Zumindest theoretisch könnten sie sich das Geld künftig sparen und von den neu geschaffenen öffentlichen Angeboten profitieren. Aber tun sie das auch? Oder vergrößern die Angebote die ohnehin stark ausgeprägte soziale Segregation in Luxemburg: weil Kinder von bildungsbewussten einkommensstarken Eltern in jenen Programmen die Nase vorne haben, weil sie mit Mutter oder Vater für die Zulassung büffeln können, ihre Eltern eloquentere Motivationsschreiben verfassen und im Bewerbungsgespräch souveräner auftreten?
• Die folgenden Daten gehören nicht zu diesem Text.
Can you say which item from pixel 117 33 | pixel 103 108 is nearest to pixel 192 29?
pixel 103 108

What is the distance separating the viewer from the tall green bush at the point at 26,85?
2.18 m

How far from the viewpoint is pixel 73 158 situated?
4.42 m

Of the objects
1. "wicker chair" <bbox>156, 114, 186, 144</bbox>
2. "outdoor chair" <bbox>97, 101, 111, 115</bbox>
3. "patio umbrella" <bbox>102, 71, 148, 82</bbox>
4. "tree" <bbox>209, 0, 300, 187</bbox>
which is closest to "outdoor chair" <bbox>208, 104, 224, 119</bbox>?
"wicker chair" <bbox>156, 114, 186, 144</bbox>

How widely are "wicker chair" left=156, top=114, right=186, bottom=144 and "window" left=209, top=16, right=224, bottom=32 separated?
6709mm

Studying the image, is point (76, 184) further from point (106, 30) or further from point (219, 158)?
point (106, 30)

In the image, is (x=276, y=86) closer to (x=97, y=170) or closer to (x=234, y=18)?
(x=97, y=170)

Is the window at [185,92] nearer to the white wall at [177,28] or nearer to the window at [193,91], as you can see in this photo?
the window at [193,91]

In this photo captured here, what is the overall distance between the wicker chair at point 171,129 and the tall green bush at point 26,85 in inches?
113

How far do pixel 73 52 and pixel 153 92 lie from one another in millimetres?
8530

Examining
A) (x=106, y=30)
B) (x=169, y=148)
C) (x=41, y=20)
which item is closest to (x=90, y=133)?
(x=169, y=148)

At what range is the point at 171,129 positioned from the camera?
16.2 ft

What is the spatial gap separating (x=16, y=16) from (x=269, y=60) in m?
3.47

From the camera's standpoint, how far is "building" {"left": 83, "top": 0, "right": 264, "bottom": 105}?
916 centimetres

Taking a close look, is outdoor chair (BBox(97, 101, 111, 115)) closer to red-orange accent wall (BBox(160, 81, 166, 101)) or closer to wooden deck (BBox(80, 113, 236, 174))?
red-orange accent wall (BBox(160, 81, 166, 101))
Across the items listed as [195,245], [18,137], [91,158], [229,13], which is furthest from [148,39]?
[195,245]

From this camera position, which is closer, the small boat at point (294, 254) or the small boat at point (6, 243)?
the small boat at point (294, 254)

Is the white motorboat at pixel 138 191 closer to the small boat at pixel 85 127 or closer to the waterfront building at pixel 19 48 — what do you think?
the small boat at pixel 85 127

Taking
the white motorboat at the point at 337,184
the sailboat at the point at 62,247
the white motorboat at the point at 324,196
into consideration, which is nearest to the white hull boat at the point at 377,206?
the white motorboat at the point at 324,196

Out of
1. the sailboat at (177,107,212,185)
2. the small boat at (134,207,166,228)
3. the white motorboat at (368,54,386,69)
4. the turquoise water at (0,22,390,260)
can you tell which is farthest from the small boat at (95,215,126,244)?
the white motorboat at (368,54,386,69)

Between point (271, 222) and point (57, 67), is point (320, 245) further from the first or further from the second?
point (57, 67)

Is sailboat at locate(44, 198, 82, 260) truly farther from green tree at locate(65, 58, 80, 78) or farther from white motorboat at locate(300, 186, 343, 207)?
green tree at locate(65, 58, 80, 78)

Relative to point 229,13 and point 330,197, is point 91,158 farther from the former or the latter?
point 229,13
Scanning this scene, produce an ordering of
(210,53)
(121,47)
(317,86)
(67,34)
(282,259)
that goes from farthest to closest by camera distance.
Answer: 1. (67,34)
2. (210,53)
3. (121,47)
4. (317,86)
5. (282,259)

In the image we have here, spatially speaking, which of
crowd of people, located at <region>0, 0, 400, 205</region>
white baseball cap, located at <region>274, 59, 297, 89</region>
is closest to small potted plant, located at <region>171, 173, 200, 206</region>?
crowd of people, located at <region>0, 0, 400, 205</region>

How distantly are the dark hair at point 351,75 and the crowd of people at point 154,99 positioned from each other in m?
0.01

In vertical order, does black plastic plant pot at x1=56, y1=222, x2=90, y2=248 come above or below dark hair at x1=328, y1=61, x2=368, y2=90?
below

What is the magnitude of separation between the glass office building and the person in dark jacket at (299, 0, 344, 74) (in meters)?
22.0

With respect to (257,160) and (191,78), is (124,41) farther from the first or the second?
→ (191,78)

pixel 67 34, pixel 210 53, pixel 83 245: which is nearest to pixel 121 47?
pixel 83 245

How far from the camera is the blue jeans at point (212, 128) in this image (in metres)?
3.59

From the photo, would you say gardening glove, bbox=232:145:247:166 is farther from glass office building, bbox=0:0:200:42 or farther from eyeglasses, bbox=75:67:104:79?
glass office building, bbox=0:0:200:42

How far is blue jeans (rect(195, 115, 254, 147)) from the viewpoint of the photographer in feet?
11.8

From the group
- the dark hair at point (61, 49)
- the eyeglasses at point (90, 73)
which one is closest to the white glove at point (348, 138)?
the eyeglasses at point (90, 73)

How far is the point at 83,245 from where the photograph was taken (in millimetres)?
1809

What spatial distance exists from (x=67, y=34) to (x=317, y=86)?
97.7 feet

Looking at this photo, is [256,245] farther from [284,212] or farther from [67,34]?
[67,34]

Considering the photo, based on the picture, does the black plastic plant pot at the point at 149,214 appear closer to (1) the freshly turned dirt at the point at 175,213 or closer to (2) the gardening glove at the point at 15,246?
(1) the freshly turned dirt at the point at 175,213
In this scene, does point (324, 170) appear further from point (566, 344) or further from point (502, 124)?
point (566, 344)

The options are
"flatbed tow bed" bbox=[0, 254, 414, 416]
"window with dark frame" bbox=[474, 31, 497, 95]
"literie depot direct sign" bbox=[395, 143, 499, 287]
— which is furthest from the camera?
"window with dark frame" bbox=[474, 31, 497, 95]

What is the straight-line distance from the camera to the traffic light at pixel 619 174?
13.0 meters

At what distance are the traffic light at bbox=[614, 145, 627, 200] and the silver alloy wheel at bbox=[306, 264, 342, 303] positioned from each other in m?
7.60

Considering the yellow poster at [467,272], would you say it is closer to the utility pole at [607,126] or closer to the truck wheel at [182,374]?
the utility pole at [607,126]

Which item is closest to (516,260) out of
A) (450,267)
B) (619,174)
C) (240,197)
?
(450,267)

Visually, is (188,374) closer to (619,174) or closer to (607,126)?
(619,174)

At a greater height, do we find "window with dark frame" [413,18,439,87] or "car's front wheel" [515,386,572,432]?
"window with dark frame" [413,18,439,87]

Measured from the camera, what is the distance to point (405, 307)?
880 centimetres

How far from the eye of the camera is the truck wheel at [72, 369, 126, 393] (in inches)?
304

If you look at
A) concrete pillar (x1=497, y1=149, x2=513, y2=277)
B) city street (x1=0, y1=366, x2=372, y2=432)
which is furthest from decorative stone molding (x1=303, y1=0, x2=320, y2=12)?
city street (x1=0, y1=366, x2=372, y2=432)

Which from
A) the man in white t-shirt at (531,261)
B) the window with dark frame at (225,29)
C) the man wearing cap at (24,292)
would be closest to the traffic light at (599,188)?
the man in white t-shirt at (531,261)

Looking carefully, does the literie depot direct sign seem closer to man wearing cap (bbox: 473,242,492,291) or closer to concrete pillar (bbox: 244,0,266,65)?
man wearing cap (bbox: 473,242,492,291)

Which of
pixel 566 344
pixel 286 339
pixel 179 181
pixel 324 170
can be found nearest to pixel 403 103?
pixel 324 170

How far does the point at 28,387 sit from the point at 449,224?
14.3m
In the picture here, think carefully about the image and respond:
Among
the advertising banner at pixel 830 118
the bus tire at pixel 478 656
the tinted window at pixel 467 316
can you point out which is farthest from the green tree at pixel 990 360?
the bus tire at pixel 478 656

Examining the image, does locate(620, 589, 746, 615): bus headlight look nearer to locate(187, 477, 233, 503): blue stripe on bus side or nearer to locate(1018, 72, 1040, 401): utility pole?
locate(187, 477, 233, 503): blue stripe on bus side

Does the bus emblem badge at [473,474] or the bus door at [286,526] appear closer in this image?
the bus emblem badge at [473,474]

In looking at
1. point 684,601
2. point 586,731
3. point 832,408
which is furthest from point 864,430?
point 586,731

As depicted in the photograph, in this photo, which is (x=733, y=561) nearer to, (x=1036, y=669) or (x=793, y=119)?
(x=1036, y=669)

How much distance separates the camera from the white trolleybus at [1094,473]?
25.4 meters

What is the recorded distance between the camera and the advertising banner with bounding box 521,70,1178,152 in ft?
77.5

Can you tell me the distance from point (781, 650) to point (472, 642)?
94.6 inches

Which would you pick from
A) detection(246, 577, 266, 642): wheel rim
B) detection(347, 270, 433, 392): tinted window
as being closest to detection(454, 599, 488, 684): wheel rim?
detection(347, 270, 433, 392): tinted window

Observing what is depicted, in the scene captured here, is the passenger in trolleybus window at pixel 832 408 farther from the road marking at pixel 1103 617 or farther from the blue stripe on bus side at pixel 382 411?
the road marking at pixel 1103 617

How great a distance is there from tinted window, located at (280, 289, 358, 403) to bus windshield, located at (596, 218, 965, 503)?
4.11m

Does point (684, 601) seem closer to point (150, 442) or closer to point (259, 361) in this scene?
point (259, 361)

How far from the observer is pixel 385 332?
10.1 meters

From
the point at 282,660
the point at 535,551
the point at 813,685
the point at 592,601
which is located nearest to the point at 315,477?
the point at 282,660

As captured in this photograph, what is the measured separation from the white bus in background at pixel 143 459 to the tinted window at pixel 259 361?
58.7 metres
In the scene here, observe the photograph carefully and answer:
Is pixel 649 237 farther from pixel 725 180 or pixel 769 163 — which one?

Die Benachteiligung von Einwanderer- und Arbeiterkindern im herkömmlichen Schulsystem ist bestens dokumentiert. Aber wie steht es um die alternativen Angebote in den privaten und zunehmend in den öffentlichen Schulen? Bislang wurde nicht untersucht, ob die Programme halten, was sie versprechen und wie sie sich auf die Bildungschancen auswirken. Wie aber will der Minister ungleiche Startchancen bekämpfen, ohne die Effekte der vielen Alternativangebote zu kennen? Droht etwa eine Zukunft, in der mehr noch als heute schon sozial schwache Schüler nur das Technique bleibt, während eine Elite sich im Classique, in einer Europaschule oder mittels BI die Zukunft sichert? Immerhin, am Lycée technique du centre scheint der Bac international auch in sozialer Hinsicht gewinnbringend zu sein: Zwischen 50 und 60 Prozent der BI-Schüler am LTC stammen aus Elternhäusern, die der Rapport Lycée und der Bildungsbericht 2015 als „peu favorisés“ beschreiben, sagt LTC-Vizedirektorin Antoinette Maas. Im Landesdurchschnitt schaffen nur rund 14 Prozent der Kinder aus diesen Verhältnissen den Sprung ins Classique.